Tuesday, January 11, 2011

NEW SUICIDE GIRLS ARTICLE and ALCOHOLICS ANONYMOUS


There's a new article by me on the safe-for-work Suicide Girls blog. Go here to read it. Yay!

A couple of days ago I attended my first ever Alcoholics Anonymous meeting. No. I'm not an alcoholic, nor am I particularly anonymous. But I was staying with a friend in Virginia and he was going, so he invited me along. Seeing as how I'm from Akron, Ohio, where Doctor Bob started AA, I felt it was my duty to go.

It was quite interesting and I'm still processing what I felt and learned from attending. There's a lot to be said for fellowship and social support when you're trying to do something difficult. Kicking addictions is not easy. The only physical addiction I ever had to kick was to caffeine. And that was really hard because I was so addicted to the stuff. I had a headache and nausea for a month and I knew all I needed to do to cure it was go out to the vending machine on the corner and buy some Boss iced coffee for 110 yen.

That's just because I'm not much for getting addicted to substances. My addictions are much deeper and harder to kick.

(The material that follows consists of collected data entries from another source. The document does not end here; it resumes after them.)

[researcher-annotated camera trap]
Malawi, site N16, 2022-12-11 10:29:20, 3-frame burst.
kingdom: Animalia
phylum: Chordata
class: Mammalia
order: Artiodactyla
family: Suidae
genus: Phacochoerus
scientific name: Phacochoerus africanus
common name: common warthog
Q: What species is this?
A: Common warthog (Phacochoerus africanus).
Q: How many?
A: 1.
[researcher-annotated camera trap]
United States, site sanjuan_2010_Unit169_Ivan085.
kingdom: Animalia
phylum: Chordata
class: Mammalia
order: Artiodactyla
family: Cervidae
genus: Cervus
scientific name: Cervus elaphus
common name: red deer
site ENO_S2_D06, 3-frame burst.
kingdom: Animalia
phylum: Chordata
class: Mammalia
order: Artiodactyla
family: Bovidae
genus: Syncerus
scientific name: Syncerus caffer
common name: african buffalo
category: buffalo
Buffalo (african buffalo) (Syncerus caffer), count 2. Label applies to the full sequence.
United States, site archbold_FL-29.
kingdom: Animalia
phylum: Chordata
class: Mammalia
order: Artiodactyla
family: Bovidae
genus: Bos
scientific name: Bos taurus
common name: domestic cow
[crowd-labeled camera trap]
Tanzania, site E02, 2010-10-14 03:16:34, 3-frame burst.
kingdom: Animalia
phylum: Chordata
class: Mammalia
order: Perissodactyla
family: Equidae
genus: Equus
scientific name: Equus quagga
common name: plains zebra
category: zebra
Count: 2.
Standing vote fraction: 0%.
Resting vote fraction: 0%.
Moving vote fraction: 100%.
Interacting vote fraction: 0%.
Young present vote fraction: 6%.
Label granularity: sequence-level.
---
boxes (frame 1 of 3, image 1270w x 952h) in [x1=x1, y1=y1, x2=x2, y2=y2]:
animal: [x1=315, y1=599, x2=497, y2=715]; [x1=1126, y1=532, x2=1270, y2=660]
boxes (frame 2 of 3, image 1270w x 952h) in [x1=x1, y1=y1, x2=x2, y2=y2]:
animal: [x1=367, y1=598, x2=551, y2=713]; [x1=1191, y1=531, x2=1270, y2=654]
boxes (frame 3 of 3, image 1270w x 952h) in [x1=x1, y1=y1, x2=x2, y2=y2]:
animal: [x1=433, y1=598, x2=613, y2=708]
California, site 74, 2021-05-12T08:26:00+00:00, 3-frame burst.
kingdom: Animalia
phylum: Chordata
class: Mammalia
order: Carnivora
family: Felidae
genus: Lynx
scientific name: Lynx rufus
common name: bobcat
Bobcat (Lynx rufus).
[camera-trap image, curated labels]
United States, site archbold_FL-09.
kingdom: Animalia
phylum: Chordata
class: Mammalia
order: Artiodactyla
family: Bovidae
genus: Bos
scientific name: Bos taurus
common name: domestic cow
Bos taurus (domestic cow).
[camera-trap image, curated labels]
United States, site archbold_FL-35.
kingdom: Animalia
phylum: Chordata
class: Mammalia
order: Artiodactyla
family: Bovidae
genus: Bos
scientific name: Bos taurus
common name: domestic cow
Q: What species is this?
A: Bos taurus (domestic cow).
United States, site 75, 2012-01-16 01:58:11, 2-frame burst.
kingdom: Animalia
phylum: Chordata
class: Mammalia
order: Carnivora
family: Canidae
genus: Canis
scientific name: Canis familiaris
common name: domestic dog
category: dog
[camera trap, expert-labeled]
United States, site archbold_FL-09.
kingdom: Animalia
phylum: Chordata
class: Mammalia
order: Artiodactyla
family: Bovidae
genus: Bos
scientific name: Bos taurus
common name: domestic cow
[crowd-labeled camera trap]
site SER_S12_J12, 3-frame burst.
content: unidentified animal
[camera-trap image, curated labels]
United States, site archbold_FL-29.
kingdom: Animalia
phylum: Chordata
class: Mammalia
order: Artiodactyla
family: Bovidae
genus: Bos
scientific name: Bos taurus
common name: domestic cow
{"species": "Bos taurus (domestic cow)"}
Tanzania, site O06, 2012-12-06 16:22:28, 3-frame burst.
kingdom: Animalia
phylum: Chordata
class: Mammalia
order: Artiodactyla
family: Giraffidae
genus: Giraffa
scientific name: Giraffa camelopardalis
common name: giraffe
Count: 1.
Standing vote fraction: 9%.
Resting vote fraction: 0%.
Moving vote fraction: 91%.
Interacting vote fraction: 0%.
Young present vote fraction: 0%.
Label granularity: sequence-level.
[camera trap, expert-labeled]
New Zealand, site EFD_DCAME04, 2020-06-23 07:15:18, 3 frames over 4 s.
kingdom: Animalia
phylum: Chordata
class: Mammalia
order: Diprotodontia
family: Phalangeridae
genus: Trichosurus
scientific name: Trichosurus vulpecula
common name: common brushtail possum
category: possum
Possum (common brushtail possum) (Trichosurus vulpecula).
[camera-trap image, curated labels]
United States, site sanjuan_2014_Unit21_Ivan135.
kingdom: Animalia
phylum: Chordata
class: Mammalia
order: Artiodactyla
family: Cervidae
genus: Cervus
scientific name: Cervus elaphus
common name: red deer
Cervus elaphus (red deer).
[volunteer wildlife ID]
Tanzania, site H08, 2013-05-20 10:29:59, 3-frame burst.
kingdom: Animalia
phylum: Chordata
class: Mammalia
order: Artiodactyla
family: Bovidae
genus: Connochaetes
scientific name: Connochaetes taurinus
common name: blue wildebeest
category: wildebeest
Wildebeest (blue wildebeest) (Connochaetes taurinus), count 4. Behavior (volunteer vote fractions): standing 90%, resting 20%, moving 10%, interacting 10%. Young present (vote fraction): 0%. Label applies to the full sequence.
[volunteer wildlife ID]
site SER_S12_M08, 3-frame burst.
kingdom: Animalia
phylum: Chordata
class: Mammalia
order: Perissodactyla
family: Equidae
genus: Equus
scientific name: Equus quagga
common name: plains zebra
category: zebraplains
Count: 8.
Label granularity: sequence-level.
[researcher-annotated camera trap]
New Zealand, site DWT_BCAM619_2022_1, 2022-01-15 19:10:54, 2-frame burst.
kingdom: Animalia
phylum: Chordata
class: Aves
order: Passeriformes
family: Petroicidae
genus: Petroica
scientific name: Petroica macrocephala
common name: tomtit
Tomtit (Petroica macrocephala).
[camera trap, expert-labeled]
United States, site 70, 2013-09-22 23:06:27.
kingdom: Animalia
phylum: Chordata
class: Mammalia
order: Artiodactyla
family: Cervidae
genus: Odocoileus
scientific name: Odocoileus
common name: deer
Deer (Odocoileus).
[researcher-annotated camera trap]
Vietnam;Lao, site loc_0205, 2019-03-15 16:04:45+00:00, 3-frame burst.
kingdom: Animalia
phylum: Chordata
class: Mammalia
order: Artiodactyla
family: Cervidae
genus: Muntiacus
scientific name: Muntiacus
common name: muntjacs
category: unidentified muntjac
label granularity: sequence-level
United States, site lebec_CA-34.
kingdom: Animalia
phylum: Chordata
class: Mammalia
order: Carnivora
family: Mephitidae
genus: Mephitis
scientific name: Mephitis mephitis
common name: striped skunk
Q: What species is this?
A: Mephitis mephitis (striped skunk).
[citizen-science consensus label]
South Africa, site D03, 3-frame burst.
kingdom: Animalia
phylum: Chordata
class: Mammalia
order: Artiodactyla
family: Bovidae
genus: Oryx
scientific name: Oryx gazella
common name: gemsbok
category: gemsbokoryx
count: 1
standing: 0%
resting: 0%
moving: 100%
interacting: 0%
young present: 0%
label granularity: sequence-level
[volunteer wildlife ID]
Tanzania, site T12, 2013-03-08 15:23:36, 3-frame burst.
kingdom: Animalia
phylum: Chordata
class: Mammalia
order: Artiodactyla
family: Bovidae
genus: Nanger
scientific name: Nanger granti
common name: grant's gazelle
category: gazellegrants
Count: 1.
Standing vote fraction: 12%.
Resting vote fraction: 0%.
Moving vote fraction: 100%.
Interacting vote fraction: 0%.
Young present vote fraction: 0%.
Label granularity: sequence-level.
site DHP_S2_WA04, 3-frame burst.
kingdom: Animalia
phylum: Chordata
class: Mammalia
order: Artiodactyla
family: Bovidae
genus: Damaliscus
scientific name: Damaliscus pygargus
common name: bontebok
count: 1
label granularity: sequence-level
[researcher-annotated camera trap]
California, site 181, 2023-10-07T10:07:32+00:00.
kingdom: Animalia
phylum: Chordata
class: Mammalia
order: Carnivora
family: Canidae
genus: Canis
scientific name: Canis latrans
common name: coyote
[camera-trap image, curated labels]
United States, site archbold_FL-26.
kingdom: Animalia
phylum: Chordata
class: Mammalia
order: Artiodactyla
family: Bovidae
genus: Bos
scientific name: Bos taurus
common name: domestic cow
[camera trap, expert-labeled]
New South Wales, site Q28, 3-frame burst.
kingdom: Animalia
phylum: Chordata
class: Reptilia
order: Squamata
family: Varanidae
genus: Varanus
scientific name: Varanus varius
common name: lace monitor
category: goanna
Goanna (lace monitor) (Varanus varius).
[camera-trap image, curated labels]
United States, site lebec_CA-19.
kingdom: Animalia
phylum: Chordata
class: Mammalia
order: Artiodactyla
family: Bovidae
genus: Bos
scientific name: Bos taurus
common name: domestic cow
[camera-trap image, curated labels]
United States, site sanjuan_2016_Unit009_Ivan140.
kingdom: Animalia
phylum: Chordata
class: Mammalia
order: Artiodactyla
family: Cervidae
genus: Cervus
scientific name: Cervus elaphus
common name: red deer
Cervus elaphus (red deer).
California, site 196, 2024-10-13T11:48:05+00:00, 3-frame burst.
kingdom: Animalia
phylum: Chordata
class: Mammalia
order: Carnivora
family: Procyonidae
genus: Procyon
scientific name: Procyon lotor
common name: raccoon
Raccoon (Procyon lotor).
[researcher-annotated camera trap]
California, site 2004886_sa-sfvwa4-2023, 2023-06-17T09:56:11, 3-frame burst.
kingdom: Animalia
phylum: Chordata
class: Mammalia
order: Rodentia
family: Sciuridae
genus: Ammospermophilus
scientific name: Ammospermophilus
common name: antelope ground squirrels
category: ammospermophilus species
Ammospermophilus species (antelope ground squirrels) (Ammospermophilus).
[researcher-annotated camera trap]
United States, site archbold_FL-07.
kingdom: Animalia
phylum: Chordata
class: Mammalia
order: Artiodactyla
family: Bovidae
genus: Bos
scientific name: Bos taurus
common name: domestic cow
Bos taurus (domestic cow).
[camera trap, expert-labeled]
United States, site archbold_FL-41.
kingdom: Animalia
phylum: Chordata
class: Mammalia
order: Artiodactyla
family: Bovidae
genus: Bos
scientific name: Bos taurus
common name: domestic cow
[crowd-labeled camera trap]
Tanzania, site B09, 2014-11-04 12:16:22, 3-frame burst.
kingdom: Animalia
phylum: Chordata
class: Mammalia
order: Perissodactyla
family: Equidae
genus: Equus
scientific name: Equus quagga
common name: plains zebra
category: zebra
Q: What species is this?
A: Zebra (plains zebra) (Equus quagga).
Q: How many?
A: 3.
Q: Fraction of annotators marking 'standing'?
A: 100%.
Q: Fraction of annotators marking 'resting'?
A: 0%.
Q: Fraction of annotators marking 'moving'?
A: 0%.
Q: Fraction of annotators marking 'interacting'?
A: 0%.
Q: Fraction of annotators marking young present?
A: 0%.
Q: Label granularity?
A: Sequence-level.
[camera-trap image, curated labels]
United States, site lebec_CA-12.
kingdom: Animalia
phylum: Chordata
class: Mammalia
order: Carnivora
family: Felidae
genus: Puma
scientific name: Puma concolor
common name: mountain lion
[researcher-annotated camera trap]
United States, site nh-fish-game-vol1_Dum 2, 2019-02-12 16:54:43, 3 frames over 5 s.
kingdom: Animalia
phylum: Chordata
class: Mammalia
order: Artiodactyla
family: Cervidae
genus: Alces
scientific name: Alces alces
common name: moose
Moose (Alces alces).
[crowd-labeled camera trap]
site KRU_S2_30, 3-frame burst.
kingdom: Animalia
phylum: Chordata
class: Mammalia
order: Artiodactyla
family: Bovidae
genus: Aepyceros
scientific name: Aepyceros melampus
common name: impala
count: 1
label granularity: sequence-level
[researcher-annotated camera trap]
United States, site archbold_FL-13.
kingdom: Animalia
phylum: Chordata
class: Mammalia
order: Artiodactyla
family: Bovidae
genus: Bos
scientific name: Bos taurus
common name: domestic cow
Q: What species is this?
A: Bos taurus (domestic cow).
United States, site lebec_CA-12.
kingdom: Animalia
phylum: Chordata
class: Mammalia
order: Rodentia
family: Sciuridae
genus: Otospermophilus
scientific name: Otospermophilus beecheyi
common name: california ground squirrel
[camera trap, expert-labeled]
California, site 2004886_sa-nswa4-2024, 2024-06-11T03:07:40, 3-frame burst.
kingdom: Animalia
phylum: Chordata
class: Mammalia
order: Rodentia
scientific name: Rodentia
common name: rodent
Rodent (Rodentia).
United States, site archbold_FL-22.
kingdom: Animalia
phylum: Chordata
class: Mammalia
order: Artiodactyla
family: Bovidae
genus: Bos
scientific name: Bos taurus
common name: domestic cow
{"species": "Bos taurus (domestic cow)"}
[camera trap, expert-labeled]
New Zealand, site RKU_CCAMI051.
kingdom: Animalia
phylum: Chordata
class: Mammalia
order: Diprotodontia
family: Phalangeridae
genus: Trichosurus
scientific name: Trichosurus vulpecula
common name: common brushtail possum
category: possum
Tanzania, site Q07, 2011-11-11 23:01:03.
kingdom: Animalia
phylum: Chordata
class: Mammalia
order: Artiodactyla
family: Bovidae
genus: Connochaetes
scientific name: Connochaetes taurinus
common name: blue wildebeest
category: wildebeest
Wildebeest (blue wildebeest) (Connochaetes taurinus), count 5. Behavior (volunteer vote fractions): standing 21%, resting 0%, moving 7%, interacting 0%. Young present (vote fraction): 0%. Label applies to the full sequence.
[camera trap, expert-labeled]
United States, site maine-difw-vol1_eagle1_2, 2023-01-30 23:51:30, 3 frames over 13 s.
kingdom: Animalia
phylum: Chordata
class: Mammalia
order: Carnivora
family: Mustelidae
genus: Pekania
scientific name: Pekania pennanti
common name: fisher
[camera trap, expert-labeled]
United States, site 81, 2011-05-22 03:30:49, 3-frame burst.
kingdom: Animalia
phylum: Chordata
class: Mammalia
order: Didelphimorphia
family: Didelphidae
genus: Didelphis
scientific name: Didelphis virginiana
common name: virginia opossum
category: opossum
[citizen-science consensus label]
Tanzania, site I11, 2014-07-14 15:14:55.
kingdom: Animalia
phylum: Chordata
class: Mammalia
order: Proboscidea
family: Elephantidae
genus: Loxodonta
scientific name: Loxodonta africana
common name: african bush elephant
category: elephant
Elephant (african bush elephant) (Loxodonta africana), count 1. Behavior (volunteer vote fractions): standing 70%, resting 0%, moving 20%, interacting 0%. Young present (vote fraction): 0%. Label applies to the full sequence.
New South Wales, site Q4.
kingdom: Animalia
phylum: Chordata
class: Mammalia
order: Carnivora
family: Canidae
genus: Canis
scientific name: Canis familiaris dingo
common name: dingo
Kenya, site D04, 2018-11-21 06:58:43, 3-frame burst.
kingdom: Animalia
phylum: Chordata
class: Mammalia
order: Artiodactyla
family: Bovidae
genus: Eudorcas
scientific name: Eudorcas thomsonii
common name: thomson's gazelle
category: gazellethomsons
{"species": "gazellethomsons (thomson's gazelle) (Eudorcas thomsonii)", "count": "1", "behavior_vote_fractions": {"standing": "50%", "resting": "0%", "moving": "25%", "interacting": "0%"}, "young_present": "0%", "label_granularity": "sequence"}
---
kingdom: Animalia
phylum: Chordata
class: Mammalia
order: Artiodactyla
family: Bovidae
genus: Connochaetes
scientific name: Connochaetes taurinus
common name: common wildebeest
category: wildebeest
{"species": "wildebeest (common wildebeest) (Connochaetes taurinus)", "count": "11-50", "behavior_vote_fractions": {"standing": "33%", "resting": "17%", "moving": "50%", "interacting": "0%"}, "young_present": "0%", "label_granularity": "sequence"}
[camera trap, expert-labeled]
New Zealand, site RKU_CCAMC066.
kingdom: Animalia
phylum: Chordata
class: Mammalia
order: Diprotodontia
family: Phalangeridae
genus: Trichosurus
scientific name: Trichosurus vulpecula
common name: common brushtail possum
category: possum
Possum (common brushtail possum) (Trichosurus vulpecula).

The false sense of self is very much like an addiction. And one way to make it easier to beat such an addiction is through fellowship with other people who have realized they're addicted to it and want to kick the habit. A Zen monastery is a lot like an AA meeting but more intense since the addiction everyone is trying to root out is much deeper and more pernicious.

The basic ideas behind AA and Zen have a lot in common. Part of the methodology is based on shared faith and belief. Both AA and Zen also have the idea that you don't really have to believe exactly the same thing as the rest of the members of the group. It's enough to sort of pretend you do.

In AA one must acknowledge a "higher power" in one's life. It doesn't matter how that higher power is defined. And, at some level, it doesn't even matter if you really even believe in your higher power deep down. You just have to say that you do and play along with the game.

I think that's a tremendously brilliant strategy. It brings something more basic than the thinking mind into play. Going through the motions even if you don't believe in them does have a real effect. I tend to believe that the really harmful parts of religion start with the thinking mind's involvement in things. And the thinking mind doesn't really need to get involved.

Anyway, that's my little rant about AA. Thank you very much.